**DO THIS**
Convert the part of the records that opens with the line containing "How far away" and runs through the end of the records into a JSON list of strings, one string per line, omitting blank lines.

BEGIN

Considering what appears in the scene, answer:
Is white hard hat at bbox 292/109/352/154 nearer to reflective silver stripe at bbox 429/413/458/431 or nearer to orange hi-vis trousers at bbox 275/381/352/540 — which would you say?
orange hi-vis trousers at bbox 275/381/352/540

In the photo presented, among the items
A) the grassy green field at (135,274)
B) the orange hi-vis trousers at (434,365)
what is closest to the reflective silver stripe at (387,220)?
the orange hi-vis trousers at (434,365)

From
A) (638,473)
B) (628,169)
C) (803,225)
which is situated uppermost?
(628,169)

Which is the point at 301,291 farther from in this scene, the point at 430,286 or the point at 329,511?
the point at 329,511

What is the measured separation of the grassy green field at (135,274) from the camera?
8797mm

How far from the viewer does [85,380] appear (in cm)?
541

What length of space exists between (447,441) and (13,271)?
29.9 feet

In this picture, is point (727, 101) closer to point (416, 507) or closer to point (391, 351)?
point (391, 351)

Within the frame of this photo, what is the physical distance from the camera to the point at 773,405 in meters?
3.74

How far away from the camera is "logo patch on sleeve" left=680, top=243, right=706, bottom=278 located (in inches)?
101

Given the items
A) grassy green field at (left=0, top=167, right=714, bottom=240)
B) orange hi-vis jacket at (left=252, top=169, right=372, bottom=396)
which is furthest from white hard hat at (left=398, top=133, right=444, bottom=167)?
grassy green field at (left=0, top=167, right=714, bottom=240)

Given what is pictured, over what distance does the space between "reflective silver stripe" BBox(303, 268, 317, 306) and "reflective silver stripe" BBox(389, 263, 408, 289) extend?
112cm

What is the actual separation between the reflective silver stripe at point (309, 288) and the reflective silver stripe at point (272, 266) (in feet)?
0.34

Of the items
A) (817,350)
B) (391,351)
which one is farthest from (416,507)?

END

**FINISHED TASK**
[
  "How far away from the camera is \"logo patch on sleeve\" left=680, top=243, right=706, bottom=278 located (in inches)?",
  "101",
  "Given the items",
  "A) grassy green field at (left=0, top=167, right=714, bottom=240)",
  "B) orange hi-vis jacket at (left=252, top=169, right=372, bottom=396)",
  "which is furthest from white hard hat at (left=398, top=133, right=444, bottom=167)?",
  "grassy green field at (left=0, top=167, right=714, bottom=240)",
  "Given what is pictured, over what distance does the space between \"reflective silver stripe\" BBox(303, 268, 317, 306) and \"reflective silver stripe\" BBox(389, 263, 408, 289) extend?",
  "112cm",
  "What is the actual separation between the reflective silver stripe at point (309, 288) and the reflective silver stripe at point (272, 266) (in feet)?",
  "0.34",
  "Of the items",
  "A) (817,350)",
  "B) (391,351)",
  "which one is farthest from (416,507)?"
]